Diabetics and carbs. A connection?
A new Canadian study finds that a large proportion of diabetics with type 1 diabetes face difficulties in the management of their disease, specifically when it comes to carbohydrate counting, a result which shows a need for better health education strategies and tools for diabetics.
Managing type 1 diabetes, previously known as juvenile diabetes or insulin-dependent diabetes, is a lifelong practice. Along with daily insulin injections, there’s the constant monitoring of blood sugar levels, which can change unpredictably depending not just on food intake but on level of physical activity, stress, hormonal changes and other factors. The currently recommended treatment, called intensive insulin therapy, requires careful glycemic control in order to avoid dosing with too much or too little insulin (resulting in hyper- or hypoglycemia respectively).
Through intensive insulin therapy and the tight control of blood sugar levels, diabetics give themselves the best chance at preventing long-term diabetes complications. But remaining vigilant is a challenge, especially when it comes to carbohydrate counting, a practice which involves, along with a heap of discipline, a well-developed knowledge base concerning the carb content of most foods and an understanding of how carbohydrates interact with other nutrients such as fat, proteins and fibres, interactions which can affect blood sugar.
“Carbohydrate counting (CC) requires a certain knowledge, discipline and precision which implicates identifying carbohydrate containing foods, estimating portion sizes and reading nutrition labels of packaged products,” say the authors of a new study from L’Institut de Recherches Cliniques de Montréal.
The authors point out, for example, that in previous studies, type 1 diabetics were found on average to be 15 grams of carbs per meal off in terms of their estimations, representing 20 per cent of meal content.
Thus, it’s imperative to better understand the strengths and shortcomings in diabetics’ ability to count carbs with a degree of accuracy. To that end, the researchers undertook what was the first study to examine specific difficulties that type 1 diabetics encounter.

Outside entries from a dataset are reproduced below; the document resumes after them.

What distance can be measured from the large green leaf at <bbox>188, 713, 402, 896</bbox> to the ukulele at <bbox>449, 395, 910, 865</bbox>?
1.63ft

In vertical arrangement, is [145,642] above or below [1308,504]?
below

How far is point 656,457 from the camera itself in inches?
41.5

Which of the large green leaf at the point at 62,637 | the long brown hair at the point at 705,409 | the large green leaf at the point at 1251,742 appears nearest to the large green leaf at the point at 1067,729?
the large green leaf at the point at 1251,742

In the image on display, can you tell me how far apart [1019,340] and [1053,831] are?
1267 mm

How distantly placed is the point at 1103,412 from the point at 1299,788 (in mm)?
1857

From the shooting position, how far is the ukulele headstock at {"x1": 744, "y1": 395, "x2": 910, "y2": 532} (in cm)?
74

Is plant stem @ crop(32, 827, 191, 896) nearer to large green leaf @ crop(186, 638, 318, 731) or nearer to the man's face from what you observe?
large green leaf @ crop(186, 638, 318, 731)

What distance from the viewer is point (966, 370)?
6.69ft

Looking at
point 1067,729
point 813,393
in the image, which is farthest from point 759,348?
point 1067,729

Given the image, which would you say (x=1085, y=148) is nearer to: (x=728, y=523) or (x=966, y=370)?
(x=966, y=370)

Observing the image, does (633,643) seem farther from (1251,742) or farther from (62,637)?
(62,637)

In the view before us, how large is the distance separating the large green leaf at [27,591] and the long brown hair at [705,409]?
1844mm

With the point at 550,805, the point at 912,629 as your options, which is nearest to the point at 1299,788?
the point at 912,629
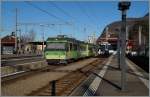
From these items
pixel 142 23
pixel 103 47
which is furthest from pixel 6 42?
pixel 142 23

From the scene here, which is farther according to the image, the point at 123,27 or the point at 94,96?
the point at 123,27

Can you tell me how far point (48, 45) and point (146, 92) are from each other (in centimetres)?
2696

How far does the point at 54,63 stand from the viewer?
43.6 metres

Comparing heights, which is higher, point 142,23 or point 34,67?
point 142,23

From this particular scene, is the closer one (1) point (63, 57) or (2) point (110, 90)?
(2) point (110, 90)

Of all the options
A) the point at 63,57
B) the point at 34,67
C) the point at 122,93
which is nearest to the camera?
the point at 122,93

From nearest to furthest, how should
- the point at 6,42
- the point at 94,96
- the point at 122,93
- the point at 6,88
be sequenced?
the point at 94,96, the point at 122,93, the point at 6,88, the point at 6,42

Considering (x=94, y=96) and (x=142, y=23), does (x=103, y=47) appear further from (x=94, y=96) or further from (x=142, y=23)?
(x=94, y=96)

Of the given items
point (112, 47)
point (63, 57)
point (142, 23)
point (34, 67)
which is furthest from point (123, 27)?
point (112, 47)

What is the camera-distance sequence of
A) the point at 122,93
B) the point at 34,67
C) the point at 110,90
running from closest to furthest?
the point at 122,93
the point at 110,90
the point at 34,67

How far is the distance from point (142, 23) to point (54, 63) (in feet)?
89.4

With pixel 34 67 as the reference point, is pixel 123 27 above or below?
above

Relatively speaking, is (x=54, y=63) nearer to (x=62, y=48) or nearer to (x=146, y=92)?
(x=62, y=48)

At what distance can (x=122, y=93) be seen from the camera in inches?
622
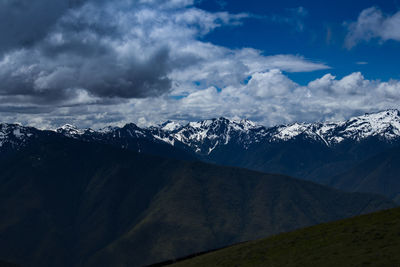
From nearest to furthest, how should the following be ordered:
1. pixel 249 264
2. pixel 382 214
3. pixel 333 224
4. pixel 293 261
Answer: pixel 293 261 → pixel 249 264 → pixel 382 214 → pixel 333 224

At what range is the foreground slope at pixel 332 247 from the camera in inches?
2808

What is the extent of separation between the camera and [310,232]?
10294 centimetres

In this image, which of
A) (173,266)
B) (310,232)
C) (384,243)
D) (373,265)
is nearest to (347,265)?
(373,265)

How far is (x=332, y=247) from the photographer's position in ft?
272

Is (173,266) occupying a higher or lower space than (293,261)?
lower

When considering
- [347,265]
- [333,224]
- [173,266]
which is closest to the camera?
[347,265]

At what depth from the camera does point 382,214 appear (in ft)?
322

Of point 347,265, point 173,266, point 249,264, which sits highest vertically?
point 347,265

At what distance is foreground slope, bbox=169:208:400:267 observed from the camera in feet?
234

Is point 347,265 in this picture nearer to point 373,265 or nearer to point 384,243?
point 373,265

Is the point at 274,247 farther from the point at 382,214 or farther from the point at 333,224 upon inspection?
the point at 382,214

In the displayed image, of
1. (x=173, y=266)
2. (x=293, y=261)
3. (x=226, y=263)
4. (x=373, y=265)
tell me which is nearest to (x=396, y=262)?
(x=373, y=265)

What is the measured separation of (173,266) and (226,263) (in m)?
27.0

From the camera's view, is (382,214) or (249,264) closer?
(249,264)
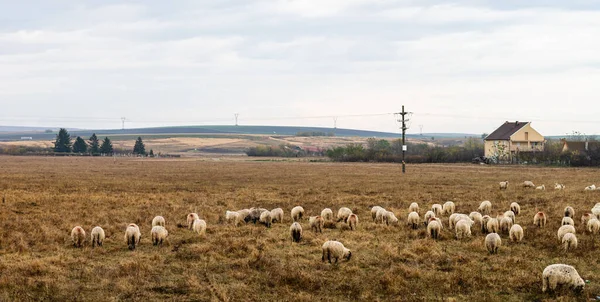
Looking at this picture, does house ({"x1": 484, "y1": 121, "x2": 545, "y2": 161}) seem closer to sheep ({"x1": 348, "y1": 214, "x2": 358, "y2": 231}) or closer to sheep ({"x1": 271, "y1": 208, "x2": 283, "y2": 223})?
sheep ({"x1": 271, "y1": 208, "x2": 283, "y2": 223})

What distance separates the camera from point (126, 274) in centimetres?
1377

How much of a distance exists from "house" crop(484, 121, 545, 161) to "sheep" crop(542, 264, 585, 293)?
84220mm

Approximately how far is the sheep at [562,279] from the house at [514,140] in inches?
3316

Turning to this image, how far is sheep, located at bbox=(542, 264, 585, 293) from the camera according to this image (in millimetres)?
11852

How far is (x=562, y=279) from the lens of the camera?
38.9ft

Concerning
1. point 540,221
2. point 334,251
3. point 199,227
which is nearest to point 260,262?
point 334,251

Through a survey of 180 adult type 1 diabetics, they found that while a large proportion (78 per cent) reported feeling confident in carb counting, upon further questioning about specific scenarios, many revealed real difficulties. For instance, 43 per cent of those surveyed said that they did not feel able to correctly apply CC when eating out with friends and almost two-thirds (62 per cent) admitted to finding it difficult to give the right amount of insulin with certain types of meals —fat-rich meals like fast foods or protein-rich meals like large servings of meat.
Even more revealing was the finding that a larger proportion of participants with a lower level of eduction (less than a university degree) and a history of depression reported not feeling confident in applying CC.
The results show the need for more education on carb counting for diabetics and especially for education targeted at specific groups within the community of diabetics, say the researchers. “Identifying specific difficulties and needs from patients would be helpful to improve clinicians’ teaching strategies and develop appropriate tools to improve, simplify and facilitate CC,” say the study’s authors.
The new research is published in the journal Diabetes Research and Clinical Practice.